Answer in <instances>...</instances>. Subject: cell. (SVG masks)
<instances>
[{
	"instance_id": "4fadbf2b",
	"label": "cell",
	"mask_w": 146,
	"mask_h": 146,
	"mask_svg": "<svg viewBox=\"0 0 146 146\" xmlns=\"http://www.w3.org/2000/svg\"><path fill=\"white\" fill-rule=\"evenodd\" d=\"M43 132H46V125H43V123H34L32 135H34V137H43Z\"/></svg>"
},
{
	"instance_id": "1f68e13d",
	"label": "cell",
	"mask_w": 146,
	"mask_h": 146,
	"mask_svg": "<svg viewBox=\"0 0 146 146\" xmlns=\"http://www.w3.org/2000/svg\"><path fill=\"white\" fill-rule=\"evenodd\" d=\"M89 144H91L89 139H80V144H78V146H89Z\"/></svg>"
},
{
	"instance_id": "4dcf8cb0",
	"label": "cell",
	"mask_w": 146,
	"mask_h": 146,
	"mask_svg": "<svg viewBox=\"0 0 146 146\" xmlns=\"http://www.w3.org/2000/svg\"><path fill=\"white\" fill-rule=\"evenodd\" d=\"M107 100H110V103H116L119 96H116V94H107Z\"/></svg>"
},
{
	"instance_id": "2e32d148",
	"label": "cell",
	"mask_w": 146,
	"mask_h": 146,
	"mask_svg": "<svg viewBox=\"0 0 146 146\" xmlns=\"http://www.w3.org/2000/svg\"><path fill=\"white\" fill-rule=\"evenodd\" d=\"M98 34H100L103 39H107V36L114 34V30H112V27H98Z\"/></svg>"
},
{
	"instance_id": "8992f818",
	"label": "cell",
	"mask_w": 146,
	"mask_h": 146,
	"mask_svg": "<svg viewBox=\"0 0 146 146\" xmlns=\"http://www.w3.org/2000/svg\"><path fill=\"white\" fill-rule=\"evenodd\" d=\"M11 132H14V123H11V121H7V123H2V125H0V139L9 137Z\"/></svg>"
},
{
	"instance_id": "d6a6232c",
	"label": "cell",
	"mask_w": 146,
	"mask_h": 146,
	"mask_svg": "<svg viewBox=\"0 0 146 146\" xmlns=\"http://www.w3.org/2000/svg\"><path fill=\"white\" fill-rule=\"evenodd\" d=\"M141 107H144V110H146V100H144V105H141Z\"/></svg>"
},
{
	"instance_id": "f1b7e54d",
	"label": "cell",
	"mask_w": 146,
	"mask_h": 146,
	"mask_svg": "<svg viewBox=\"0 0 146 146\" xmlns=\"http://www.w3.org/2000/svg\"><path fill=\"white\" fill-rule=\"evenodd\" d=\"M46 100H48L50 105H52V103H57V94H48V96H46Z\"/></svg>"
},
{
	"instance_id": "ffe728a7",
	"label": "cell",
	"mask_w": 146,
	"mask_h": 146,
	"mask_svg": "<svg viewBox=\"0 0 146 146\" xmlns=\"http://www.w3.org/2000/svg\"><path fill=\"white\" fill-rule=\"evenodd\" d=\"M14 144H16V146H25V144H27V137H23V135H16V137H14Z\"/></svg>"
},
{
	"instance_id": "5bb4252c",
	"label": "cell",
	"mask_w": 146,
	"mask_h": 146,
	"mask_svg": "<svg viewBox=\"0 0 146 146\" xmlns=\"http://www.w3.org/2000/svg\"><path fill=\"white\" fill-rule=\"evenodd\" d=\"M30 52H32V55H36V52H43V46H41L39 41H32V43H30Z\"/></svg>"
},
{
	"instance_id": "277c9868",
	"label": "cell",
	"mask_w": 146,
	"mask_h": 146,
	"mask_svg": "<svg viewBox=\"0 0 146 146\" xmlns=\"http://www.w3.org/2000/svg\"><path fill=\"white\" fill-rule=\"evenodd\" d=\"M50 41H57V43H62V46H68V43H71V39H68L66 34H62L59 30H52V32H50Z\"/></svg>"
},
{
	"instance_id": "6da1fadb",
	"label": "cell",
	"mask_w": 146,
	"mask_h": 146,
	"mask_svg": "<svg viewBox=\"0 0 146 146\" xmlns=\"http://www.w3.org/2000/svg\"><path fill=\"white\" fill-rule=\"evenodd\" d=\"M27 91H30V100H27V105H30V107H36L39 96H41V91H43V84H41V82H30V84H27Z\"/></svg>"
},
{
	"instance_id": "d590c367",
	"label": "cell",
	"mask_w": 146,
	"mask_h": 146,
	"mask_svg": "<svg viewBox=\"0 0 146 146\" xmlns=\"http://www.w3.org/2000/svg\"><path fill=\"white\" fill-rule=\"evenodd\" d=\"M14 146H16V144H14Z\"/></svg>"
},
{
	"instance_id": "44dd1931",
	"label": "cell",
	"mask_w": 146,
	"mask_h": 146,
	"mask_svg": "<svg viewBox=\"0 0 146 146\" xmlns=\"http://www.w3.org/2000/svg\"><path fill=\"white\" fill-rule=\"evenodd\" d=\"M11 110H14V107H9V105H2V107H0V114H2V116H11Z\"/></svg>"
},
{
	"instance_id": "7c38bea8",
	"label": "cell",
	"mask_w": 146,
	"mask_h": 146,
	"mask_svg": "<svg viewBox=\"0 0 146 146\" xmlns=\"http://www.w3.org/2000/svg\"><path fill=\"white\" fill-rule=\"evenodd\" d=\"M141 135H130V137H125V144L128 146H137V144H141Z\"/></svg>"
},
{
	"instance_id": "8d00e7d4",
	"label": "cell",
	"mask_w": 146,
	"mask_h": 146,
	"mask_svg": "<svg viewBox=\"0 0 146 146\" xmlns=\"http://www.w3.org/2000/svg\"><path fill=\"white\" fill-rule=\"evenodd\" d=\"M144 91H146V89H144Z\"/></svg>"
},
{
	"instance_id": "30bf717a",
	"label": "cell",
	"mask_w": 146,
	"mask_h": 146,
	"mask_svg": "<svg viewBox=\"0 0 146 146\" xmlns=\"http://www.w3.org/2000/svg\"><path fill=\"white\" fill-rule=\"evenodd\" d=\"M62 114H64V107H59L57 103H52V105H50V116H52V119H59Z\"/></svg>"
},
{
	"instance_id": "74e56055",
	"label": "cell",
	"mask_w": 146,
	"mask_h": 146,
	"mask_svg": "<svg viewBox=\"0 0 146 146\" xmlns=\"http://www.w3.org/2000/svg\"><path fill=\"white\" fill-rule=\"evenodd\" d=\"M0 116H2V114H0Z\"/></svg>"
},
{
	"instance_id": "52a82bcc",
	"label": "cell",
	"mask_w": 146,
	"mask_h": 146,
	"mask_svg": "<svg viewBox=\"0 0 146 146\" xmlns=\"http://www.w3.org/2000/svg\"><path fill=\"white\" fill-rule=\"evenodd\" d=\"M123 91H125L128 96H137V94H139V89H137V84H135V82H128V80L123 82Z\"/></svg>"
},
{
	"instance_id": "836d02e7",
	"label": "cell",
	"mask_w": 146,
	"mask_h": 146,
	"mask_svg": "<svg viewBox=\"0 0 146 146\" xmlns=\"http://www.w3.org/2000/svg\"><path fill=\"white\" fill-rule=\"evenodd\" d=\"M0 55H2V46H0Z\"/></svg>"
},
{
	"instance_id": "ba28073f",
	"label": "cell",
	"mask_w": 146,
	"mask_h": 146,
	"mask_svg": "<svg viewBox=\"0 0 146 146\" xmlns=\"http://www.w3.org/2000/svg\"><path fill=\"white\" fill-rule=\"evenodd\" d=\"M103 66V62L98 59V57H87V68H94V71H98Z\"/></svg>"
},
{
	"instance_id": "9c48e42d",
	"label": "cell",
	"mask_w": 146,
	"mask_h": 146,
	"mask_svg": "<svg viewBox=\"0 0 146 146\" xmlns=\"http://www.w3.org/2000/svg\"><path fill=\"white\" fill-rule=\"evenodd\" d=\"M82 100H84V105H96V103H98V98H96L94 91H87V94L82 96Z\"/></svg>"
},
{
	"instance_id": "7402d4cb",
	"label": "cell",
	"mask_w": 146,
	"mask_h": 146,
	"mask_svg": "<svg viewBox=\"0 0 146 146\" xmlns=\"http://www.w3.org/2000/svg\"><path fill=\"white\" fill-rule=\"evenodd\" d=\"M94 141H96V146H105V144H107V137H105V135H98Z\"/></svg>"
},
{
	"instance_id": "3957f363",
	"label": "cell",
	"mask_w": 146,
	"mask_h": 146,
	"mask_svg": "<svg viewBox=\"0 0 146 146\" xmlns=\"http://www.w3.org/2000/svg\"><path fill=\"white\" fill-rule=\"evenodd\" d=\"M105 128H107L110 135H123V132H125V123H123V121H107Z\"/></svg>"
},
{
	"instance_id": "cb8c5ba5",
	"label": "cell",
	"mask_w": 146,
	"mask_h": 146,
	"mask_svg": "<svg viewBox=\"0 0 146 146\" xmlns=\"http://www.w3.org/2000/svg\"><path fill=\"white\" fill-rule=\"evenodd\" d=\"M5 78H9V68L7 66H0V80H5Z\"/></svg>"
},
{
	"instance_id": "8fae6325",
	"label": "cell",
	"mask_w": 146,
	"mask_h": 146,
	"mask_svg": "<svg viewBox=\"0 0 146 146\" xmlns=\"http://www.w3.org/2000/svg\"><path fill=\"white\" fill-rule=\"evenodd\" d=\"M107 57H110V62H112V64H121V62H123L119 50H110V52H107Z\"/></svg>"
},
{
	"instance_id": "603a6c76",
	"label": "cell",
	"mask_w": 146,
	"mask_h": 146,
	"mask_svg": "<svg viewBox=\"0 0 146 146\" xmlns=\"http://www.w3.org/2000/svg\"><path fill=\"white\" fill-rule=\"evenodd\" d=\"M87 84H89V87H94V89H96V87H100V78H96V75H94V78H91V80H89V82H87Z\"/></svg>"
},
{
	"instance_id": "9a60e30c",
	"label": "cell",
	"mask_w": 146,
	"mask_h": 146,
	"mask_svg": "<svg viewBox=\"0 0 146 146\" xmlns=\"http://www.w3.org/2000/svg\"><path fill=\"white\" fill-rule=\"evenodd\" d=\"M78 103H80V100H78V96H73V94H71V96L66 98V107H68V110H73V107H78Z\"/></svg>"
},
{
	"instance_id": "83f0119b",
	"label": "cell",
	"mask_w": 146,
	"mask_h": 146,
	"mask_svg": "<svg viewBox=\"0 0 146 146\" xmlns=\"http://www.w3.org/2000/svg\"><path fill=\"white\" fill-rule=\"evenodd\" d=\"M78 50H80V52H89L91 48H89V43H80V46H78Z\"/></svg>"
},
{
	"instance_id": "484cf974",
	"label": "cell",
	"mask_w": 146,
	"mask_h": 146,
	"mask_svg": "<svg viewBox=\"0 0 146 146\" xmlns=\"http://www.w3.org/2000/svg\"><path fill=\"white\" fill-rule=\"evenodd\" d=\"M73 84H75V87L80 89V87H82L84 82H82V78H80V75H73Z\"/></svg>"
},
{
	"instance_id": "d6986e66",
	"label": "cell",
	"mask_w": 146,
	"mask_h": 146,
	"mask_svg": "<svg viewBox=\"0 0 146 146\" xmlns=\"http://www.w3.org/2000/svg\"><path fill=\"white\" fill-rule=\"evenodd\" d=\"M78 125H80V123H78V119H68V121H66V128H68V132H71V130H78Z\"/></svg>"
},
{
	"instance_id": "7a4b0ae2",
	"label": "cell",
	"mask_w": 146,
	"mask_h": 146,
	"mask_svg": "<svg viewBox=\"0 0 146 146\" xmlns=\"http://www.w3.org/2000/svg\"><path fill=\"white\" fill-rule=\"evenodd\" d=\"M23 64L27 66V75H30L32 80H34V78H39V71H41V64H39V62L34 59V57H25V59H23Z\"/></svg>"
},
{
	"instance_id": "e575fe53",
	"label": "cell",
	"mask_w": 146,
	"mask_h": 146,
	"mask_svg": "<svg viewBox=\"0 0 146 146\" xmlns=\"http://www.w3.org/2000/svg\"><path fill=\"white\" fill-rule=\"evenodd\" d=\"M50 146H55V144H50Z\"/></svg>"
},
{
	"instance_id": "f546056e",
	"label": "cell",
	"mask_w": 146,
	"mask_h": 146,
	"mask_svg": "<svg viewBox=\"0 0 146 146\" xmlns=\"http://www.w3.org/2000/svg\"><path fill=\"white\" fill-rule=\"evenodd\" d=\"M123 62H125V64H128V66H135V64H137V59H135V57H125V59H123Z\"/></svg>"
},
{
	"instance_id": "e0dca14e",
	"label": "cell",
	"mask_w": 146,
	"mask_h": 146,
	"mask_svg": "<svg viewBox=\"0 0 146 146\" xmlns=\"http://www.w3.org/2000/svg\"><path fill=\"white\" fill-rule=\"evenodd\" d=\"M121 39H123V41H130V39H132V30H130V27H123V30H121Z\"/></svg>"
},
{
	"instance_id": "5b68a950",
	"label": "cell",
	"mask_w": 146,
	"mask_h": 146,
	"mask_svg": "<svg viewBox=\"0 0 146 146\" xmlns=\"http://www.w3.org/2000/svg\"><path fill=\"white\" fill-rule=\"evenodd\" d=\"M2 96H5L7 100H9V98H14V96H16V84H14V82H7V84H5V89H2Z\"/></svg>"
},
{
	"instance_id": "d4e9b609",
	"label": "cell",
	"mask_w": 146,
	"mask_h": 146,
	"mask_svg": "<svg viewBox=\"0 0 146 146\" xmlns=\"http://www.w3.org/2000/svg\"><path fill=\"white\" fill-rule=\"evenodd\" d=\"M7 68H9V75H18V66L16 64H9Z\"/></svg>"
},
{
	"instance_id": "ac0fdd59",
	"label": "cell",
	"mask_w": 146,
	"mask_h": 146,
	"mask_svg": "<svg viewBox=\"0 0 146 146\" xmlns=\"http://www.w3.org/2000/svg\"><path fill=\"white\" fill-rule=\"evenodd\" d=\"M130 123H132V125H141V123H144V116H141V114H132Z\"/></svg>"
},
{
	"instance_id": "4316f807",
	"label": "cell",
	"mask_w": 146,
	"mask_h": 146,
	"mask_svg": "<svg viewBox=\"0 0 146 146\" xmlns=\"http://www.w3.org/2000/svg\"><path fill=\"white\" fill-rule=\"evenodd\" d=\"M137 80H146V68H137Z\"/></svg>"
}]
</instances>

- - -

◆ Given request
Return every line of the entries above that contains the string "instances", matching its case exactly.

◆ Problem solution
Answer in <instances>...</instances>. Subject: cell. (SVG masks)
<instances>
</instances>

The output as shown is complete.